Document excerpt =>
Superficial spreading melanoma: an analysis of 97 702 cases using the SEER database : Melanoma Research

Journal Logo


Superficial spreading melanoma: an analysis of 97 702 cases using the SEER database

Singh, Parmvira; Kim, Hee Jina; Schwartz, Robert A.a,b

Author Information
Melanoma Research 26(4):p 395-400, August 2016. | DOI: 10.1097/CMR.0000000000000245


Superficial spreading melanoma (SSM) is the most common type of melanoma. Large, population-based studies analyzing the incidence and survival of SSM are limited. This retrospective study was designed to evaluate demographic factors influencing the incidence and survival of SSM using a national population-based database. The United States National Cancer Institute’s Surveillance, Epidemiology, and End Results registry was used to calculate incidence and disease-specific survival trends for SSM between 1973 and 2012. Patient data were stratified according to age, sex, race, ulceration, thickness, and stage. Of 97 702 patients, 52.66% were men, 94.93% were white, and 38.92% had a primary lesion on the trunk. The overall incidence is 5.987/100 000 and is increasing with an annual percentage change (APC) of 1.42%. Incidence increases with age, peaking at 70–79 years. Men (6.68/100 00, APC: 1.78) had a significantly higher incidence than women (5.565/100 000, APC: 1.10). A total of 79.16% of SSM are less than or equal to 1 mm and 92.32% are nonulcerated. The overall 5-year survival is 95.30% and is increasing steadily. Women (hazard ratio: 0.54), ‘other’ races (hazard ratio: 0.30), those with local disease, those with thin tumors, and those without ulceration had higher survival than their counterparts (P<0.0001). The incidence of this predominantly thin melanoma subtype is on the rise, creating enhanced concern. Primary and secondary prevention techniques should consider the mortality associated with thin melanoma.

Information shown =>

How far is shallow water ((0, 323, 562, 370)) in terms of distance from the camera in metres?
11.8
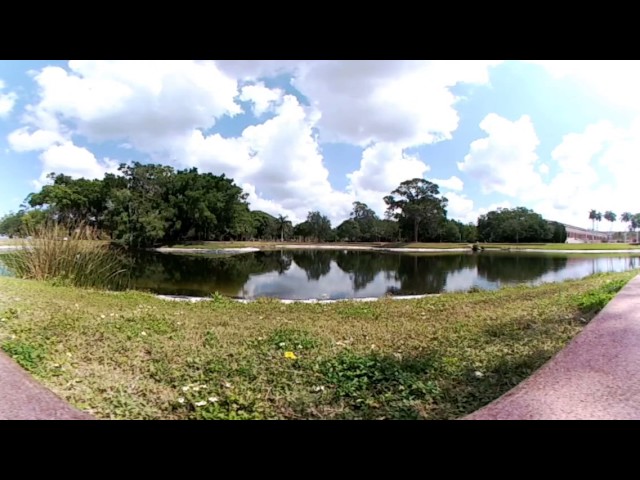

Description of the task =>
Answer these questions from the abstract on superficial spreading melanoma:
(a) Which registry supplied the data, and over what span of years?
(b) At what ages does the incidence peak?
(c) What is the overall 5-year survival?

Written response =>
(a) The data came from the United States National Cancer Institute's Surveillance, Epidemiology, and End Results registry, for the years 1973 to 2012.
(b) Incidence peaks at 70–79 years.
(c) The overall 5-year survival is 95.30%.